Left with only four voting members and struggling to come to consensus regarding the school as a whole — as well as its safety, traffic and broader community implications — the remaining members of council made several motions regarding the appeal that failed.

In attempt to address some of the concerns raised by the appellants, City Councilor Mary Baumgardner moved to approve the school with three new conditions of approval: reducing the school's maximum occupancy from 850 students and staff to 650, requiring smaller school busses and moving the site of the building to the location of the track and field in the initial proposal. Baumgardner's motion failed 4-0.

Councilor Todd Jones eventually made a motion of his own to deny the appeal and accept the application as well as remove the commission's condition of approval to close the Brandon Place connection to the public.

Councilor Rory Bialostosky stated that opening Brandon Place to through traffic would generate hundreds of additional trips per day on Dollar Street, and would thus violate city code regarding traffic on neighborhood streets.

Jones' motion also died, leading Bialostosky to make a motion of his own.

Bialostosky moved to uphold the appeal and deny the district's application. Jones and Council President Bill Relyea voted "no" to Bialostosky's motion, forcing the tie.

With the failure of the Willamette Neighborhood Association's appeal, the district can now move forward with its plans for the school. However, there is still time for another appeal to the Oregon Land Use Board of Appeals.

PMG FILE PHOTO - The district plans for the current Athey Creek site to be the future home of Arts & Technology High School. District spokesman Andrew Kilstrom said that even if the decision were appealed to LUBA, work on the new school would move forward. The project timeline, Kilstrom said, was still on track, with the new Athey Creek and new Arts & Technology High School still expected to open in 2023.

"It's what the district has always done," Kilstrom said about moving forward with school construction despite the risk that a legal challenge could succeed.

Part of the district's motivation to move Athey Creek Middle School to the Dollar Street site is the plan to move Arts & Technology High School to the current Athey Creek building. The district will lose its lease on the current Art Tech space next year and Art Tech students are now attending Wilsonville High School.

Mayor's impartiality challenged

Though Walters' impartiality to hear the matter was also challenged on Monday and the other four members unanimously expressed confidence in her ability to decide on the matter without bias, information presented Thursday by former City Councilor Teri Cummings swayed Bialostosky, Baumgardner and Relyea.

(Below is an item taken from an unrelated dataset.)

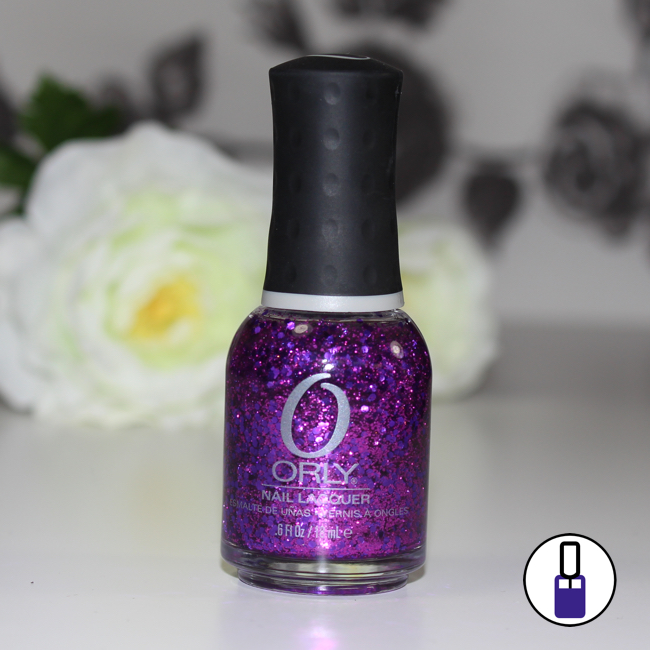 orly-ultraviolet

Jones was the only one to maintain his vote of confidence in Walters.

Cummings' challenges to Walters' impartiality stemmed from the mayor's prior work with the school district — specifically, her work with the West Linn-Wilsonville Education Foundation, WLWV Superintendent Search Committee, WLWV School Safety Advisory Committee and 2019 Capital Bond Summit — and statements made in her 2020 mayoral campaign.

Bialostosky said it was the language from Walters' campaign website regarding the Dollar Street school that changed his mind.

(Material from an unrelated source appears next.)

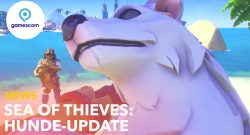 sea of thieves doggo titel 02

Under the "My vision" page of Julesforwestlinn.com, a section on schools states: "New middle school site: WLWV has owned the Dollar Street property for a long time. They have welcomed public input at the 2019 bond summit, established a long-range planning committee and a bond measure that won by the largest margin ever.

"The district engaged the public extensively and is incorporating public concerns into the design."

This was the language that troubled Cummings, Bialostosky, Baumgardner and Relyea.

"This is a very awkward and difficult decision, but I would vote to accept the challenge based on this new information I was not aware of," Bialostosky said.

As she did on Monday, Walters said she would decide on the matter based only on the applicable criteria and information presented.

"I do not feel like I have any conflict of interest or challenges to my being impartial on this matter," Walters said. "I will do my duty and decide this matter based on what has been presented."